それでこの曲なんですが、「ロックン・ロールの初期の曲」と言われているのですが、僕にはR&Bにしか聴こえないんですが・・。曲名がForty Cups of Coffeeですから40杯の珈琲です。最初にPace the floorという歌詞から始まるんですが、たぶんリビングルームでイライラして行ったり来たり、とまったり、じっと何かを見つめたりしながら珈琲を呑んで頭を掻いたりしてるわけです。嫁さんか彼女が家に帰って来ないのでイライラしながら40杯の珈琲を呑んだという歌です。結局A Quarter to fiveですから朝の5時15分前に帰ってきてこの男怒るのかなと思ったら、ハグしてキスしたいくらい嬉しいわけです。最後に40杯珈琲飲んだけどオマエが帰ってきてくれてオレは嬉しいよ~で終わってるんですが、オレやったら別れてますよ。お人好しの男のブルーズです
4.Fouty Cup Of Coffee/Danny Overbea
チェッカーというレーベルは60年代のR&B,ソウルものもたくさんレコーディングしていましたが、このコンピレーション・アルバムでは一応ブルーズにしぼっている感じですね。
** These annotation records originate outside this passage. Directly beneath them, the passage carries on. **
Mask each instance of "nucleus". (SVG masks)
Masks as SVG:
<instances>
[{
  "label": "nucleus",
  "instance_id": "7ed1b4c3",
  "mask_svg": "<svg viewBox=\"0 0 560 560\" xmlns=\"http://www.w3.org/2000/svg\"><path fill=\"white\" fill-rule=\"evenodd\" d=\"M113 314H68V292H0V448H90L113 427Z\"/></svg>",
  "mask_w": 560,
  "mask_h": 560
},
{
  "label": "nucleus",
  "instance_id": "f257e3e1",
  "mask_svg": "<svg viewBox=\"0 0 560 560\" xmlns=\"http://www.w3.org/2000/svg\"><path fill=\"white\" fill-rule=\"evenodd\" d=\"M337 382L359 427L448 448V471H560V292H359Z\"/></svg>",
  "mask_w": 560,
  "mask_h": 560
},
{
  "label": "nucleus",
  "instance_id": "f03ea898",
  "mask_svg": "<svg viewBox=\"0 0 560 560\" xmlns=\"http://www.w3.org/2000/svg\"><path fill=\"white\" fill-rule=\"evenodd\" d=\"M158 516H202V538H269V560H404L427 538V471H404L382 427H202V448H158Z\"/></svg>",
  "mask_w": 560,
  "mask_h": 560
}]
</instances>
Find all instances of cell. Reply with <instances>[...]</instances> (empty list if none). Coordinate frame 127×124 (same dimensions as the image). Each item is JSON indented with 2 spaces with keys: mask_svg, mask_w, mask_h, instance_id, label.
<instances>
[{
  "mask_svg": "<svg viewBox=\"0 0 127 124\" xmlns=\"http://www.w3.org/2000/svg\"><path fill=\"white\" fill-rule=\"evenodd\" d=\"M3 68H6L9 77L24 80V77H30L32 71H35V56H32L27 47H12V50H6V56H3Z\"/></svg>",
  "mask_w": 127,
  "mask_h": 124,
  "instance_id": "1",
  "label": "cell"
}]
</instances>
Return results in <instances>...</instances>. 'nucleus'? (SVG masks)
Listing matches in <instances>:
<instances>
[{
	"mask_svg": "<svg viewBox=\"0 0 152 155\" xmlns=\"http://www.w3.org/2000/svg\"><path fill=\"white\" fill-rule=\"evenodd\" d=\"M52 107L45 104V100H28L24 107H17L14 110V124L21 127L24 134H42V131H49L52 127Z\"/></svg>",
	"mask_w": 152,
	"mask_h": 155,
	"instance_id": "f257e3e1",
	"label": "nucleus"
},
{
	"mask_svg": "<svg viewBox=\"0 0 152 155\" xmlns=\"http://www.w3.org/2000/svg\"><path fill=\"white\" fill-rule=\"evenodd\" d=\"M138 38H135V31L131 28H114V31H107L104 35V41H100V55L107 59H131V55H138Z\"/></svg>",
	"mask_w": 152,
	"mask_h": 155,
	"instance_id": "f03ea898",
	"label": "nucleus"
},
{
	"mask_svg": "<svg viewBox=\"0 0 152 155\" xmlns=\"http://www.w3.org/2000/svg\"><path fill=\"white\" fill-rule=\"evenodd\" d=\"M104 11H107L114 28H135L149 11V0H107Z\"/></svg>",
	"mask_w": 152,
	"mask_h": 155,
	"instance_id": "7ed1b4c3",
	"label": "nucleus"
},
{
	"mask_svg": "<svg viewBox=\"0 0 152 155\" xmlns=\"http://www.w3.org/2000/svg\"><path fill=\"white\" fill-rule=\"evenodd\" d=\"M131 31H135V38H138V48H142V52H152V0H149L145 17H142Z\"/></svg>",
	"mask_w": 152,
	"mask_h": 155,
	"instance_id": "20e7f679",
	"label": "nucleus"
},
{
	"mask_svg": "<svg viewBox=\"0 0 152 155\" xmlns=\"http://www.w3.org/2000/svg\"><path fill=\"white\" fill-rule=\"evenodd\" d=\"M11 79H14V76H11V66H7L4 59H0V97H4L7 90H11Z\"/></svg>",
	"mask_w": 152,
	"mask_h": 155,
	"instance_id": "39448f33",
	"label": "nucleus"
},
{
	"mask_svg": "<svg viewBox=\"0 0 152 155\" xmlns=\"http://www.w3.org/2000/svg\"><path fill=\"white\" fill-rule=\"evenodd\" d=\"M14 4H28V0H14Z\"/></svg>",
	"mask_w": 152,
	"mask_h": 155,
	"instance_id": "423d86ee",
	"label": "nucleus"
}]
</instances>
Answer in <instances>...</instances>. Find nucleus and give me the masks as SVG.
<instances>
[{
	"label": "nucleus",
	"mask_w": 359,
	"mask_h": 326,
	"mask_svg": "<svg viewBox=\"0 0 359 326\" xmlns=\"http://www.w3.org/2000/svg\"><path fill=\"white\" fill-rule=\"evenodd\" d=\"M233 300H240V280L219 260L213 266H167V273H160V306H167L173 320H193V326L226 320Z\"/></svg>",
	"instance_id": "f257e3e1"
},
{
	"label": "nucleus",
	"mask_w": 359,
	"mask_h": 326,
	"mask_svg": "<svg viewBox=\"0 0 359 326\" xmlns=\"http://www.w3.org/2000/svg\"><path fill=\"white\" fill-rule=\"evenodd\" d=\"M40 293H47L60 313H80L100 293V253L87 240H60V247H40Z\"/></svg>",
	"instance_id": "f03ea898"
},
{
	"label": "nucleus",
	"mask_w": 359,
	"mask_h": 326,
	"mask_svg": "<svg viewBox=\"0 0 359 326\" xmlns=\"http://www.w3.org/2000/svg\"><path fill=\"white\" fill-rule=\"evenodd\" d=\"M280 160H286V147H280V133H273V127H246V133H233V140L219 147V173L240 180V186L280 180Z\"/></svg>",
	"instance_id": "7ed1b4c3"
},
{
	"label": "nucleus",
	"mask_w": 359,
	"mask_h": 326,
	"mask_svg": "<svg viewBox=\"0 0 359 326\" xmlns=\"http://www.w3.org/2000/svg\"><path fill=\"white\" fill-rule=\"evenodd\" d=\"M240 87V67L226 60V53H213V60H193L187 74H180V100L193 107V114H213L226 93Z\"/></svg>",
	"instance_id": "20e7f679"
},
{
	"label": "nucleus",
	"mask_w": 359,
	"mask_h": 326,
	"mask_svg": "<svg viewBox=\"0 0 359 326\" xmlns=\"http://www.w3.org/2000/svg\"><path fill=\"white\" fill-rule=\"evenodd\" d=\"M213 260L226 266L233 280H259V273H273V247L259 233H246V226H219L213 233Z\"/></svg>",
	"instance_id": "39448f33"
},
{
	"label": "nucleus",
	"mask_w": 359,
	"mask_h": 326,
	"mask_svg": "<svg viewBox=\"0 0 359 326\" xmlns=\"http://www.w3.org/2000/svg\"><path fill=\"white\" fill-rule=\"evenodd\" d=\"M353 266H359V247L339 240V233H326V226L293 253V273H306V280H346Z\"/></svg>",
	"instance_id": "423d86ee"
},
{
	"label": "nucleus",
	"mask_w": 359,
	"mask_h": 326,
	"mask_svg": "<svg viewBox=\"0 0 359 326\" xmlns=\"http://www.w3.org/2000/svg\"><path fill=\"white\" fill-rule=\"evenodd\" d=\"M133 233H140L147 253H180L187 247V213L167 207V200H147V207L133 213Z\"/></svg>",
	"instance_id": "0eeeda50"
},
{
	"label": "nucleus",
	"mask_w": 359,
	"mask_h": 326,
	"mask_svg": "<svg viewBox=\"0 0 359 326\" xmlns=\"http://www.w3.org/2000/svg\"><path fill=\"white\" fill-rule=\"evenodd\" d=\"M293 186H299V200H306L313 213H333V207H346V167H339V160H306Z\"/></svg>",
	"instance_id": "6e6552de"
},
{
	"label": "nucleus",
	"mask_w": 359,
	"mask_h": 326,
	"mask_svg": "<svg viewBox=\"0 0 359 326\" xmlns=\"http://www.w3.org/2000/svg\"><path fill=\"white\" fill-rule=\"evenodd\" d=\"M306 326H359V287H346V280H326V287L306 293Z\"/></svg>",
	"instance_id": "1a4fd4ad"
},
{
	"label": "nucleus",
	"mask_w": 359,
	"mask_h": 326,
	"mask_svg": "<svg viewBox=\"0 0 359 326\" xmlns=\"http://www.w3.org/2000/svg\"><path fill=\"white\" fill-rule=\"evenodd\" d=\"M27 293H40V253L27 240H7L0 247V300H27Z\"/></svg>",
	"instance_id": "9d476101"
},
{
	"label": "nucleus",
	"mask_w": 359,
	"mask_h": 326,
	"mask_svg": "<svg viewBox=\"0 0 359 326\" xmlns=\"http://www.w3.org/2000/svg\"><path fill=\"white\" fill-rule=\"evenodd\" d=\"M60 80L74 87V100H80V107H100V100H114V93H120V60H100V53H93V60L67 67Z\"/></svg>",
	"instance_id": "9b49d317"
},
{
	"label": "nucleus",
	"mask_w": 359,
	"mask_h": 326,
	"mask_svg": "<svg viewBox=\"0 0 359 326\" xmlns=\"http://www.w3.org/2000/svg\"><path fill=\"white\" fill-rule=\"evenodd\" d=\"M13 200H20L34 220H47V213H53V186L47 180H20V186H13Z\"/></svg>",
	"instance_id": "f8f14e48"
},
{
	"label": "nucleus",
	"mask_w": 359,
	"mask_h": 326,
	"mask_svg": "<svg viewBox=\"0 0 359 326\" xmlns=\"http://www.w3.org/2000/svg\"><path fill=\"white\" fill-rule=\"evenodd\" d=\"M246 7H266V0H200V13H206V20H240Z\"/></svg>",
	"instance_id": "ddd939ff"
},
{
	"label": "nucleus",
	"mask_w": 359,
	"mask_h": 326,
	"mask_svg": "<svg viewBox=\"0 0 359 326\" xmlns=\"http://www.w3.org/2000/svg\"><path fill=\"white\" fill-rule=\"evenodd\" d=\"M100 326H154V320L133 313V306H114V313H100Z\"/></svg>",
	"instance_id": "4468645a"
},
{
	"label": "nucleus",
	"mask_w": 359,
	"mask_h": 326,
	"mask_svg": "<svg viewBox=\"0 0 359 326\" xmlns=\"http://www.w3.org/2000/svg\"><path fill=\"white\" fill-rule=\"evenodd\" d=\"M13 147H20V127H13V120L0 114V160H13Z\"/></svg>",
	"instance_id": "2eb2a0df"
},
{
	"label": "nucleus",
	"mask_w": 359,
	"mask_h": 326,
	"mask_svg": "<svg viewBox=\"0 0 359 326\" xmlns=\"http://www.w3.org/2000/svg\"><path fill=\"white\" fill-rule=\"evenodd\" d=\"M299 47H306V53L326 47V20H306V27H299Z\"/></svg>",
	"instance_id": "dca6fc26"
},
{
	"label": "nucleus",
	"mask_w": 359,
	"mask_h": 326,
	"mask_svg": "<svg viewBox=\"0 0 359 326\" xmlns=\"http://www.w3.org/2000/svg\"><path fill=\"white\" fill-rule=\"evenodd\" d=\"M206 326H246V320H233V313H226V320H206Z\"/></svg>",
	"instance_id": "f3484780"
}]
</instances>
シカゴに会社があったからと言ってシカゴのミュージシャンだけを録音していたわけではなく、いろんな街にいいミュージャンがあると出かけていって録音したり、次のジョー・ヒル・ルイスなんかはメンフィスの「サンレコード」が録音したものを買ってチェッカーがリリースしています。
確かにさっきのシカゴ録音のダニー・オーバービーさんなんかと比べてみると、やはりメンフィスのワイルドな感じがはっきりあります。
私の大好物のワンマンバンドで有名なジョー・ヒル・ルイスさんですが、この曲ではひとりではなくてバンドでやっています。ギターの音の太い感じとワイルドなグルーヴがたまりません。